Wednesday, 20 March 2013

Into the Deep Blue Sea - The Antikythera Wreck


Into the deep blue sea she went, a ship, or maybe two, with similar cargo on a similar voyage, sunk, lost, forgotten. Over time she was to give up and slowly disintegrate and vanish. Leaving few of her timbers behind and spilling all that belonged to her across the rocky sea bed off the Greek Island of Antikythera. And why wouldn't she give up on us? For she was old. Ancient even. Her timbers worn and worried by the sea currents since the First Century BC. She could not hold out forever. Waiting for us to find her and take back her cargo. Yet it was the secrets of her cargo that have captured our imaginations.

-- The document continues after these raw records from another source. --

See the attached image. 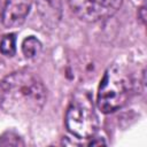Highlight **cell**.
<instances>
[{"instance_id":"cell-6","label":"cell","mask_w":147,"mask_h":147,"mask_svg":"<svg viewBox=\"0 0 147 147\" xmlns=\"http://www.w3.org/2000/svg\"><path fill=\"white\" fill-rule=\"evenodd\" d=\"M36 3L45 24L53 28L60 22L62 16L61 0H36Z\"/></svg>"},{"instance_id":"cell-10","label":"cell","mask_w":147,"mask_h":147,"mask_svg":"<svg viewBox=\"0 0 147 147\" xmlns=\"http://www.w3.org/2000/svg\"><path fill=\"white\" fill-rule=\"evenodd\" d=\"M139 17H140V20L142 21V23H145V7H141L140 8V10H139Z\"/></svg>"},{"instance_id":"cell-7","label":"cell","mask_w":147,"mask_h":147,"mask_svg":"<svg viewBox=\"0 0 147 147\" xmlns=\"http://www.w3.org/2000/svg\"><path fill=\"white\" fill-rule=\"evenodd\" d=\"M41 51V42L33 36L25 38L22 42V52L25 57L31 59L38 55Z\"/></svg>"},{"instance_id":"cell-9","label":"cell","mask_w":147,"mask_h":147,"mask_svg":"<svg viewBox=\"0 0 147 147\" xmlns=\"http://www.w3.org/2000/svg\"><path fill=\"white\" fill-rule=\"evenodd\" d=\"M24 142L20 136L14 132H6L0 137V146H23Z\"/></svg>"},{"instance_id":"cell-8","label":"cell","mask_w":147,"mask_h":147,"mask_svg":"<svg viewBox=\"0 0 147 147\" xmlns=\"http://www.w3.org/2000/svg\"><path fill=\"white\" fill-rule=\"evenodd\" d=\"M0 52L5 56H13L16 52V37L14 33L5 34L0 41Z\"/></svg>"},{"instance_id":"cell-4","label":"cell","mask_w":147,"mask_h":147,"mask_svg":"<svg viewBox=\"0 0 147 147\" xmlns=\"http://www.w3.org/2000/svg\"><path fill=\"white\" fill-rule=\"evenodd\" d=\"M123 0H67L72 13L85 22H99L113 16Z\"/></svg>"},{"instance_id":"cell-2","label":"cell","mask_w":147,"mask_h":147,"mask_svg":"<svg viewBox=\"0 0 147 147\" xmlns=\"http://www.w3.org/2000/svg\"><path fill=\"white\" fill-rule=\"evenodd\" d=\"M131 91L132 80L126 69L119 64H113L105 72L99 86V109L109 114L122 108L129 100Z\"/></svg>"},{"instance_id":"cell-3","label":"cell","mask_w":147,"mask_h":147,"mask_svg":"<svg viewBox=\"0 0 147 147\" xmlns=\"http://www.w3.org/2000/svg\"><path fill=\"white\" fill-rule=\"evenodd\" d=\"M98 116L90 95L85 92L77 93L65 113V126L77 138L88 139L98 130Z\"/></svg>"},{"instance_id":"cell-1","label":"cell","mask_w":147,"mask_h":147,"mask_svg":"<svg viewBox=\"0 0 147 147\" xmlns=\"http://www.w3.org/2000/svg\"><path fill=\"white\" fill-rule=\"evenodd\" d=\"M47 99V90L34 74L18 70L0 82V107L17 117L39 114Z\"/></svg>"},{"instance_id":"cell-5","label":"cell","mask_w":147,"mask_h":147,"mask_svg":"<svg viewBox=\"0 0 147 147\" xmlns=\"http://www.w3.org/2000/svg\"><path fill=\"white\" fill-rule=\"evenodd\" d=\"M30 0H6L1 21L6 28L20 26L30 11Z\"/></svg>"}]
</instances>
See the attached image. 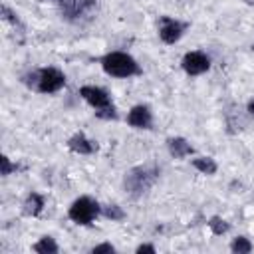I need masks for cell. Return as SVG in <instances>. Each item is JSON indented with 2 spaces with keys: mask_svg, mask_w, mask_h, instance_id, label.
Masks as SVG:
<instances>
[{
  "mask_svg": "<svg viewBox=\"0 0 254 254\" xmlns=\"http://www.w3.org/2000/svg\"><path fill=\"white\" fill-rule=\"evenodd\" d=\"M99 212H101V208H99V204H97L93 198H89V196H79L77 200L71 202L67 214H69V218H71L73 222H77V224H89V222H93V220L97 218Z\"/></svg>",
  "mask_w": 254,
  "mask_h": 254,
  "instance_id": "3",
  "label": "cell"
},
{
  "mask_svg": "<svg viewBox=\"0 0 254 254\" xmlns=\"http://www.w3.org/2000/svg\"><path fill=\"white\" fill-rule=\"evenodd\" d=\"M34 250H36V252H40V254H56V252H58V244H56V240H54V238L44 236L40 242H36Z\"/></svg>",
  "mask_w": 254,
  "mask_h": 254,
  "instance_id": "13",
  "label": "cell"
},
{
  "mask_svg": "<svg viewBox=\"0 0 254 254\" xmlns=\"http://www.w3.org/2000/svg\"><path fill=\"white\" fill-rule=\"evenodd\" d=\"M2 14H4V20L12 22V24H18V16H16L8 6H2Z\"/></svg>",
  "mask_w": 254,
  "mask_h": 254,
  "instance_id": "19",
  "label": "cell"
},
{
  "mask_svg": "<svg viewBox=\"0 0 254 254\" xmlns=\"http://www.w3.org/2000/svg\"><path fill=\"white\" fill-rule=\"evenodd\" d=\"M42 208H44V198H42V194L30 192V194L26 196V200H24V214H28V216H38V214L42 212Z\"/></svg>",
  "mask_w": 254,
  "mask_h": 254,
  "instance_id": "11",
  "label": "cell"
},
{
  "mask_svg": "<svg viewBox=\"0 0 254 254\" xmlns=\"http://www.w3.org/2000/svg\"><path fill=\"white\" fill-rule=\"evenodd\" d=\"M44 2H58V0H44Z\"/></svg>",
  "mask_w": 254,
  "mask_h": 254,
  "instance_id": "24",
  "label": "cell"
},
{
  "mask_svg": "<svg viewBox=\"0 0 254 254\" xmlns=\"http://www.w3.org/2000/svg\"><path fill=\"white\" fill-rule=\"evenodd\" d=\"M101 212H103V216L109 218V220H123V218H125V212H123V208H121L119 204H105V206L101 208Z\"/></svg>",
  "mask_w": 254,
  "mask_h": 254,
  "instance_id": "14",
  "label": "cell"
},
{
  "mask_svg": "<svg viewBox=\"0 0 254 254\" xmlns=\"http://www.w3.org/2000/svg\"><path fill=\"white\" fill-rule=\"evenodd\" d=\"M65 85V75L56 67H44L38 71V91L42 93H56Z\"/></svg>",
  "mask_w": 254,
  "mask_h": 254,
  "instance_id": "4",
  "label": "cell"
},
{
  "mask_svg": "<svg viewBox=\"0 0 254 254\" xmlns=\"http://www.w3.org/2000/svg\"><path fill=\"white\" fill-rule=\"evenodd\" d=\"M91 252H93V254H103V252L111 254V252H115V248H113L111 244H99V246H93Z\"/></svg>",
  "mask_w": 254,
  "mask_h": 254,
  "instance_id": "20",
  "label": "cell"
},
{
  "mask_svg": "<svg viewBox=\"0 0 254 254\" xmlns=\"http://www.w3.org/2000/svg\"><path fill=\"white\" fill-rule=\"evenodd\" d=\"M246 4H254V0H246Z\"/></svg>",
  "mask_w": 254,
  "mask_h": 254,
  "instance_id": "23",
  "label": "cell"
},
{
  "mask_svg": "<svg viewBox=\"0 0 254 254\" xmlns=\"http://www.w3.org/2000/svg\"><path fill=\"white\" fill-rule=\"evenodd\" d=\"M157 179H159V169H155V167H133L131 171L125 173L123 185H125V190L133 198H139L155 185Z\"/></svg>",
  "mask_w": 254,
  "mask_h": 254,
  "instance_id": "1",
  "label": "cell"
},
{
  "mask_svg": "<svg viewBox=\"0 0 254 254\" xmlns=\"http://www.w3.org/2000/svg\"><path fill=\"white\" fill-rule=\"evenodd\" d=\"M167 145H169V153H171L175 159H183V157H187V155L192 153L190 143H189L187 139H183V137H173V139L167 141Z\"/></svg>",
  "mask_w": 254,
  "mask_h": 254,
  "instance_id": "10",
  "label": "cell"
},
{
  "mask_svg": "<svg viewBox=\"0 0 254 254\" xmlns=\"http://www.w3.org/2000/svg\"><path fill=\"white\" fill-rule=\"evenodd\" d=\"M248 111L254 115V99H250V101H248Z\"/></svg>",
  "mask_w": 254,
  "mask_h": 254,
  "instance_id": "22",
  "label": "cell"
},
{
  "mask_svg": "<svg viewBox=\"0 0 254 254\" xmlns=\"http://www.w3.org/2000/svg\"><path fill=\"white\" fill-rule=\"evenodd\" d=\"M210 67V60L202 52H189L183 58V69L189 75H200Z\"/></svg>",
  "mask_w": 254,
  "mask_h": 254,
  "instance_id": "6",
  "label": "cell"
},
{
  "mask_svg": "<svg viewBox=\"0 0 254 254\" xmlns=\"http://www.w3.org/2000/svg\"><path fill=\"white\" fill-rule=\"evenodd\" d=\"M230 250H232V252H236V254H248V252L252 250V244H250V240H248V238L238 236V238H234V240H232Z\"/></svg>",
  "mask_w": 254,
  "mask_h": 254,
  "instance_id": "16",
  "label": "cell"
},
{
  "mask_svg": "<svg viewBox=\"0 0 254 254\" xmlns=\"http://www.w3.org/2000/svg\"><path fill=\"white\" fill-rule=\"evenodd\" d=\"M208 226H210V230L216 234V236H222V234H226L228 232V222L224 220V218H220V216H212L210 220H208Z\"/></svg>",
  "mask_w": 254,
  "mask_h": 254,
  "instance_id": "15",
  "label": "cell"
},
{
  "mask_svg": "<svg viewBox=\"0 0 254 254\" xmlns=\"http://www.w3.org/2000/svg\"><path fill=\"white\" fill-rule=\"evenodd\" d=\"M67 147L73 151V153H79V155H89L97 149V145L93 141H89L83 133H75L73 137H69L67 141Z\"/></svg>",
  "mask_w": 254,
  "mask_h": 254,
  "instance_id": "9",
  "label": "cell"
},
{
  "mask_svg": "<svg viewBox=\"0 0 254 254\" xmlns=\"http://www.w3.org/2000/svg\"><path fill=\"white\" fill-rule=\"evenodd\" d=\"M137 252H139V254H143V252L153 254V252H155V246H151V244H141V246H137Z\"/></svg>",
  "mask_w": 254,
  "mask_h": 254,
  "instance_id": "21",
  "label": "cell"
},
{
  "mask_svg": "<svg viewBox=\"0 0 254 254\" xmlns=\"http://www.w3.org/2000/svg\"><path fill=\"white\" fill-rule=\"evenodd\" d=\"M183 32H185V24H183V22L173 20V18H169V16H163V18H161L159 36H161V40H163L165 44H175V42H179L181 36H183Z\"/></svg>",
  "mask_w": 254,
  "mask_h": 254,
  "instance_id": "5",
  "label": "cell"
},
{
  "mask_svg": "<svg viewBox=\"0 0 254 254\" xmlns=\"http://www.w3.org/2000/svg\"><path fill=\"white\" fill-rule=\"evenodd\" d=\"M95 115H97V117H101V119H115V117H117V113H115V107H113V105H109V107H103V109L95 111Z\"/></svg>",
  "mask_w": 254,
  "mask_h": 254,
  "instance_id": "17",
  "label": "cell"
},
{
  "mask_svg": "<svg viewBox=\"0 0 254 254\" xmlns=\"http://www.w3.org/2000/svg\"><path fill=\"white\" fill-rule=\"evenodd\" d=\"M127 123L135 129H149L153 123V115L147 105H135L127 115Z\"/></svg>",
  "mask_w": 254,
  "mask_h": 254,
  "instance_id": "8",
  "label": "cell"
},
{
  "mask_svg": "<svg viewBox=\"0 0 254 254\" xmlns=\"http://www.w3.org/2000/svg\"><path fill=\"white\" fill-rule=\"evenodd\" d=\"M192 165H194V169L200 171L202 175H214V173H216V163H214V159H210V157H196V159L192 161Z\"/></svg>",
  "mask_w": 254,
  "mask_h": 254,
  "instance_id": "12",
  "label": "cell"
},
{
  "mask_svg": "<svg viewBox=\"0 0 254 254\" xmlns=\"http://www.w3.org/2000/svg\"><path fill=\"white\" fill-rule=\"evenodd\" d=\"M79 95L95 109H103V107H109L111 105V97L105 89L101 87H95V85H83L79 89Z\"/></svg>",
  "mask_w": 254,
  "mask_h": 254,
  "instance_id": "7",
  "label": "cell"
},
{
  "mask_svg": "<svg viewBox=\"0 0 254 254\" xmlns=\"http://www.w3.org/2000/svg\"><path fill=\"white\" fill-rule=\"evenodd\" d=\"M101 65H103V71L109 73V75H113V77H129V75L139 73L137 62L129 54H123V52H111V54H107L101 60Z\"/></svg>",
  "mask_w": 254,
  "mask_h": 254,
  "instance_id": "2",
  "label": "cell"
},
{
  "mask_svg": "<svg viewBox=\"0 0 254 254\" xmlns=\"http://www.w3.org/2000/svg\"><path fill=\"white\" fill-rule=\"evenodd\" d=\"M0 163H2V175H4V177H6V175H10L12 171H16V165H12V161H10L6 155L0 159Z\"/></svg>",
  "mask_w": 254,
  "mask_h": 254,
  "instance_id": "18",
  "label": "cell"
}]
</instances>
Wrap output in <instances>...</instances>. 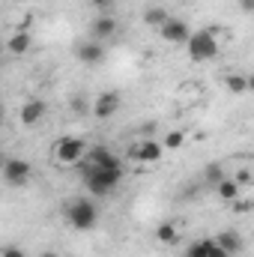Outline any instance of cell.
Here are the masks:
<instances>
[{
  "mask_svg": "<svg viewBox=\"0 0 254 257\" xmlns=\"http://www.w3.org/2000/svg\"><path fill=\"white\" fill-rule=\"evenodd\" d=\"M120 180H123V168L120 165L108 168V165H93L90 162V168L84 171V186H87V192L96 194V197L114 192L120 186Z\"/></svg>",
  "mask_w": 254,
  "mask_h": 257,
  "instance_id": "1",
  "label": "cell"
},
{
  "mask_svg": "<svg viewBox=\"0 0 254 257\" xmlns=\"http://www.w3.org/2000/svg\"><path fill=\"white\" fill-rule=\"evenodd\" d=\"M66 221L72 230H93L99 224V206L87 197H75L66 206Z\"/></svg>",
  "mask_w": 254,
  "mask_h": 257,
  "instance_id": "2",
  "label": "cell"
},
{
  "mask_svg": "<svg viewBox=\"0 0 254 257\" xmlns=\"http://www.w3.org/2000/svg\"><path fill=\"white\" fill-rule=\"evenodd\" d=\"M215 30H197V33H191V39L186 42V48H189V57L194 63H203V60H212L215 54H218V42H215V36H212Z\"/></svg>",
  "mask_w": 254,
  "mask_h": 257,
  "instance_id": "3",
  "label": "cell"
},
{
  "mask_svg": "<svg viewBox=\"0 0 254 257\" xmlns=\"http://www.w3.org/2000/svg\"><path fill=\"white\" fill-rule=\"evenodd\" d=\"M30 174H33V168H30V162H24V159H6V165H3V180H6V186H12V189L27 186V183H30Z\"/></svg>",
  "mask_w": 254,
  "mask_h": 257,
  "instance_id": "4",
  "label": "cell"
},
{
  "mask_svg": "<svg viewBox=\"0 0 254 257\" xmlns=\"http://www.w3.org/2000/svg\"><path fill=\"white\" fill-rule=\"evenodd\" d=\"M84 153H87V144H84L81 138H63V141H57V147H54V156H57L60 165H75Z\"/></svg>",
  "mask_w": 254,
  "mask_h": 257,
  "instance_id": "5",
  "label": "cell"
},
{
  "mask_svg": "<svg viewBox=\"0 0 254 257\" xmlns=\"http://www.w3.org/2000/svg\"><path fill=\"white\" fill-rule=\"evenodd\" d=\"M120 93L117 90H108V93H102V96H96V102H93V114H96V120H108V117H114L117 111H120Z\"/></svg>",
  "mask_w": 254,
  "mask_h": 257,
  "instance_id": "6",
  "label": "cell"
},
{
  "mask_svg": "<svg viewBox=\"0 0 254 257\" xmlns=\"http://www.w3.org/2000/svg\"><path fill=\"white\" fill-rule=\"evenodd\" d=\"M159 33H162L165 42H189L191 39V30L183 18H168V24H165Z\"/></svg>",
  "mask_w": 254,
  "mask_h": 257,
  "instance_id": "7",
  "label": "cell"
},
{
  "mask_svg": "<svg viewBox=\"0 0 254 257\" xmlns=\"http://www.w3.org/2000/svg\"><path fill=\"white\" fill-rule=\"evenodd\" d=\"M45 111H48V105H45L42 99H30V102H24V105H21L18 120H21L24 126H36V123L45 117Z\"/></svg>",
  "mask_w": 254,
  "mask_h": 257,
  "instance_id": "8",
  "label": "cell"
},
{
  "mask_svg": "<svg viewBox=\"0 0 254 257\" xmlns=\"http://www.w3.org/2000/svg\"><path fill=\"white\" fill-rule=\"evenodd\" d=\"M75 54H78V60H81V63H87V66H96V63H102V60H105V48H102V42H99V39L81 42Z\"/></svg>",
  "mask_w": 254,
  "mask_h": 257,
  "instance_id": "9",
  "label": "cell"
},
{
  "mask_svg": "<svg viewBox=\"0 0 254 257\" xmlns=\"http://www.w3.org/2000/svg\"><path fill=\"white\" fill-rule=\"evenodd\" d=\"M162 153H165V147H162V144H156V141H144L141 147H135V150H132V156H135L138 162H147V165H150V162H159V159H162Z\"/></svg>",
  "mask_w": 254,
  "mask_h": 257,
  "instance_id": "10",
  "label": "cell"
},
{
  "mask_svg": "<svg viewBox=\"0 0 254 257\" xmlns=\"http://www.w3.org/2000/svg\"><path fill=\"white\" fill-rule=\"evenodd\" d=\"M90 33H93V39H111V36L117 33V21H114L111 15H99V18L90 24Z\"/></svg>",
  "mask_w": 254,
  "mask_h": 257,
  "instance_id": "11",
  "label": "cell"
},
{
  "mask_svg": "<svg viewBox=\"0 0 254 257\" xmlns=\"http://www.w3.org/2000/svg\"><path fill=\"white\" fill-rule=\"evenodd\" d=\"M6 48H9V54H15V57L27 54V51H30V33H27V30L12 33V36H9V42H6Z\"/></svg>",
  "mask_w": 254,
  "mask_h": 257,
  "instance_id": "12",
  "label": "cell"
},
{
  "mask_svg": "<svg viewBox=\"0 0 254 257\" xmlns=\"http://www.w3.org/2000/svg\"><path fill=\"white\" fill-rule=\"evenodd\" d=\"M215 242H218V245H221V248H224L230 257L242 251V236H239V233H233V230H224V233H218V236H215Z\"/></svg>",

Her mysterious clockwork mechanism known as the The Antikythera Mechanism, the peculiar bronze objects yet to reveal their true identity, the strange rough sphere's, like rocks tossed across the sea floor, containing fragments of metal that could indicate that they were once bronze.
Then there was her treasure. Jewellery, Amphora, statues, weapons, perhaps more precious today as artefacts than they were in the First century BC when they fell into darkness.

Her grave lays beneath what was, for many centuries, a busy shipping lane and yet the Antikythera wreck is strangely an isolated event. Unlike many shipping lanes that are wretched with reefs and cliffs and that have been used for a long period of time, not many wrecks haunt the sea bed with her.

The wreck was first discovered in the early 1900s (1900-1901) by Sponge Divers, assisted by the Royal Greek Navy, who wasted no time in lifting some of her treasures to the surface.

Then in 1976 Jacques Cousteau popped his head in whilst filming a documentary called Diving For Roman Plunder. But the site where Cousteau found his artefacts is 200 metres from where the newest, perhaps truer, site has been found by Aggeliki Simossi of Greece's Ephorate of Underwater Antiquities and Brendan Foley of Woods Hole Oceanographic Institution.

In October 2012, this team did some dives in the area and using diver propelled vehicles strapped with High Resolution Video cameras they explored more ground than Cousteau or the sponge divers  and it was at the base of a steep underwater cliff, somewhere between 30 metres and 60 metres down, that they made their discoveries. The evidence of a ship wreck. Either the same one Jacques Cousteau had found, or, despite an Amphora making a dna match to amphora Cousteau found, potentially an entirely different wreck. The matching dna could mean that it is wreckage from the same ship, or perhaps from the same fleet or the same trader. 
Amoung their discoveries was a large lead anchor stock which may have indicated that the ship was sailing when it went down.
 
Later in 2013, they hope to return to the site full steam ahead. Loaded up with a better budget, bigger sponsors and better equipment, they will use metal detectors to survey the sediments in search of more metal and ceramic objects, and they will also do a full scientific excavation of the site. Cousteau found over two hundreds items in an excavation that was only a few metres square, so there is no telling what a large excavation project will turn up.

Theotokis Theodoulou examines the ship’s lead anchor stock,
about 1.4 metres long and weighing close to 200kg.
If you live in Greece or are nearby in April 2013, there will be a temporary exhibit of The Mechanisam and the Antikythera Shipwreck at the National Archaeological Museum. It is open from 6 April 2012 - 28 April 2013.
For the first time ever, ALL artefacts will be on display.
If you cannot make it, then the National Archaeological Museum in Greece hosts selected artefacts from the exhibition every month to feature online. Artefacts can be viewed here: Objects of the Month

The Museum states, in relation to the exhibition, that;

“The study of the cargo will deal with the circulation and trade in the East Mediterranean from the point of view of the aesthetic taste of the rising Roman elite in the end of the Hellenistic Era and the Rome’s democratic period.”
Sounds incredibly fascinating. You should check it out if you can.